I've been seeing some issues which I believe to be related to
dns/resolving. The short of it is that the results of
# dig web.whatsapp.com
start out as:
; <<>> DiG 9.4.2-P2 <<>> web.whatsapp.com
;; global options: printcmd
;; Got answer:
;; ->>HEADER<<- opcode: QUERY, status: NOERROR, id: 57665
;; flags: qr rd ra; QUERY: 1, ANSWER: 2, AUTHORITY: 0, ADDITIONAL: 0
;; QUESTION SECTION:
;web.whatsapp.com. IN A
;; ANSWER SECTION:
web.whatsapp.com. 3595 IN CNAME mmx-ds.cdn.whatsapp.net.
mmx-ds.cdn.whatsapp.net. 55 IN A 31.13.70.49
;; Query time: 6 msec
;; SERVER: 192.168.254.254#53(192.168.254.254)
;; WHEN: Sun Sep 15 14:46:24 2019
;; MSG SIZE rcvd: 87
which seems reasonable (and functional), but then soon become:
;; Warning: Message parser reports malformed message packet.
; <<>> DiG 9.4.2-P2 <<>> web.whatsapp.com
;; global options: printcmd
;; Got answer:
;; ->>HEADER<<- opcode: QUERY, status: NOERROR, id: 40939
;; flags: qr rd ra; QUERY: 1, ANSWER: 2, AUTHORITY: 0, ADDITIONAL: 0
;; QUESTION SECTION:
;web.whatsapp.com. IN A
;; ANSWER SECTION:
web.whatsapp.com. 3528 IN CNAME mmx-ds.cdn.whatsapp.net.
mmx-ds.cdn.whatsapp.net. 30772 RESERVED0 A \# 4 1F0D4631
;; Query time: 2 msec
;; SERVER: 192.168.254.254#53(192.168.254.254)

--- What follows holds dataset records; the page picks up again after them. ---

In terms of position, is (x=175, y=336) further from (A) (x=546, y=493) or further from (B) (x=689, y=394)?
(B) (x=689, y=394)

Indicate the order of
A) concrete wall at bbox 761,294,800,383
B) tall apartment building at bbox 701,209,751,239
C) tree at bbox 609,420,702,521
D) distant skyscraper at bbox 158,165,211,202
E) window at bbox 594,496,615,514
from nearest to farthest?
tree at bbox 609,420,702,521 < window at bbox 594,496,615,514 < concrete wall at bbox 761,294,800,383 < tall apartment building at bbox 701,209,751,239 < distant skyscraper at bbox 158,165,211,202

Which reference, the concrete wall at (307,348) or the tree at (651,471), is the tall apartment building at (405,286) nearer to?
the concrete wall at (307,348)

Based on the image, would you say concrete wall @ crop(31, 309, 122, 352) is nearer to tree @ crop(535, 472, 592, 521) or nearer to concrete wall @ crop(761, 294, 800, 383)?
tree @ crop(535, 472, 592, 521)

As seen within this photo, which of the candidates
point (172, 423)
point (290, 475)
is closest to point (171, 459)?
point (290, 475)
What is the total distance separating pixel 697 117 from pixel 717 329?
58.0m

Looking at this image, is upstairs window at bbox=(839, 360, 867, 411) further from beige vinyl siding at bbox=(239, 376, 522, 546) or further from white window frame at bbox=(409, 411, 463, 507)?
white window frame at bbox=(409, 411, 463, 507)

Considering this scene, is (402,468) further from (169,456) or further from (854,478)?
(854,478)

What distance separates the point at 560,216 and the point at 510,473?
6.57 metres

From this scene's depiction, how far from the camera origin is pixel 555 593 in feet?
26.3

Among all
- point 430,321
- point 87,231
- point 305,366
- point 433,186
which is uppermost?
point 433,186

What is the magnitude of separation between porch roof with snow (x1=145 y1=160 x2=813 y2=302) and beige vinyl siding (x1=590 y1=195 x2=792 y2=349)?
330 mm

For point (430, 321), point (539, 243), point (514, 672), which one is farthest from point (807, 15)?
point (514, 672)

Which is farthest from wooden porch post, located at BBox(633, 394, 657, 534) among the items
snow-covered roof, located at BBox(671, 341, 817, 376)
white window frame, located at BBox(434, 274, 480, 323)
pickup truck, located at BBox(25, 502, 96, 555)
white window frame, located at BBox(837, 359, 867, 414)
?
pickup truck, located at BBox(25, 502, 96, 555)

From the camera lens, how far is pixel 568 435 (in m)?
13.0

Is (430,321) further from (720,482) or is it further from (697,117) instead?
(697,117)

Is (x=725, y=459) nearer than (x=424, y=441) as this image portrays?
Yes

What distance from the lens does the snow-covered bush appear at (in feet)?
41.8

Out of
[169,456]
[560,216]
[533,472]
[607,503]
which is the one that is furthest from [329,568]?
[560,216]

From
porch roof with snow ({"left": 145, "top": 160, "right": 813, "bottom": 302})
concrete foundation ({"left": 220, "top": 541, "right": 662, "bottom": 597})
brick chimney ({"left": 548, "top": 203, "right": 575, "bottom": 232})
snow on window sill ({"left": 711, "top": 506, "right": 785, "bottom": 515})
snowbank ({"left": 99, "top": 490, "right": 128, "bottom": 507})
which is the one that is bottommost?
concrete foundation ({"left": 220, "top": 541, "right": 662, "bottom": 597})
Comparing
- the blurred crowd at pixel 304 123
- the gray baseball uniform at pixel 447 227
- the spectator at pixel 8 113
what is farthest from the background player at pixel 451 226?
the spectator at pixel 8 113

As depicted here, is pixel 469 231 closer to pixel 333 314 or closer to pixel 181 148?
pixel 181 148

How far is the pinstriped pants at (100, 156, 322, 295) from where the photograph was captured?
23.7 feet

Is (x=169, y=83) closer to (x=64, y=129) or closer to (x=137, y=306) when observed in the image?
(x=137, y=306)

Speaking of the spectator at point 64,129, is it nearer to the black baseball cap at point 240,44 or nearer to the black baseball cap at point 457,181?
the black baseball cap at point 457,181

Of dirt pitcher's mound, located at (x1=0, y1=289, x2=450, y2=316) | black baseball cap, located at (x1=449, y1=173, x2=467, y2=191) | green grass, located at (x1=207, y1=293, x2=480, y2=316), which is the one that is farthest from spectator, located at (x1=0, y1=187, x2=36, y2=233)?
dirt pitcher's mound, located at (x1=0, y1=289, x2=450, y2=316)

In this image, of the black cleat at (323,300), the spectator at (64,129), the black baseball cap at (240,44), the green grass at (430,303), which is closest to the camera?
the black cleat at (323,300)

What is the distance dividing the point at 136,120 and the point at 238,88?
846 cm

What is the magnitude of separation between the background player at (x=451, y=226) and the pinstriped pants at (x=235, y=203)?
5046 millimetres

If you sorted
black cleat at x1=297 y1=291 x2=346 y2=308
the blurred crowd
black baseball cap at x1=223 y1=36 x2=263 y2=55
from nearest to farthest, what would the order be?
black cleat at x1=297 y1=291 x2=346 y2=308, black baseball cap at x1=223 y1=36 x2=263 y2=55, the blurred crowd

;; WHEN: Sun Sep 15 14:47:31 2019
;; MSG SIZE rcvd: 87
At which point I am no longer able to access web.whatsapp.com. Given
that whatsapp is a facebook property, I tried the above against
facebook.com, www.facebook.com, instagram.com, and www.instagram.com as
well. With the exception of instagram.com, the other three (facebook,
www.facebook, www.instagram) return a hex (?) formatted version of the
IP address, similar to what is seen in the later of the above examples.
My thinking is (or was) that there are some issues relating to fb's DNS.
From outside of my network, however, other resolvers seem to be able to
continually resolve the above names correctly. I don't know what those
resolvers are, but specifically I am referring to whatever Linode and
DigitalOcean use in the nameservers they provide to their basic Linux
vms (I am using the default network config in my vms at Linode and
DigitalOcean). I have a suspicion that Linode uses unbound, but I do
not know how to verify that. Oh, as far as I can tell, those
facebook-family names *seem* to be the only names for which I see this
behavior -- all other names that I have tried to run through dig (and
nslookup) seem to return reasonable and seemingly correct results.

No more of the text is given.